----- Information
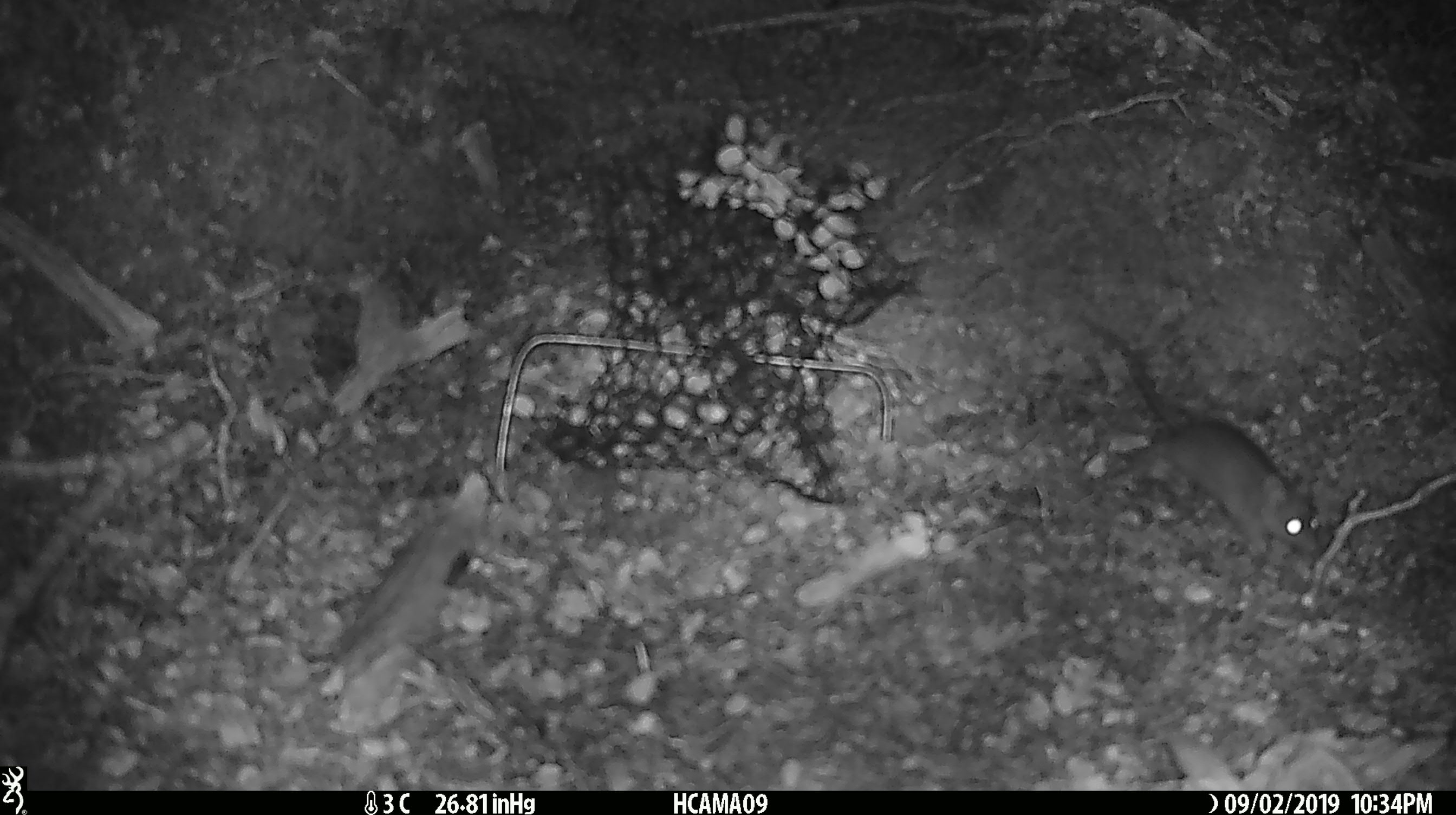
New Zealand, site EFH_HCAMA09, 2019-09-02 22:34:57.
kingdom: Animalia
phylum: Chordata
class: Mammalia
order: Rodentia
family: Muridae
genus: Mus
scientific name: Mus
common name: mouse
----------
Repeat the full listing above without altering a word, and skip the pictures.

### Exercise answer
New Zealand, site EFH_HCAMA09, 2019-09-02 22:34:57.
kingdom: Animalia
phylum: Chordata
class: Mammalia
order: Rodentia
family: Muridae
genus: Mus
scientific name: Mus
common name: mouse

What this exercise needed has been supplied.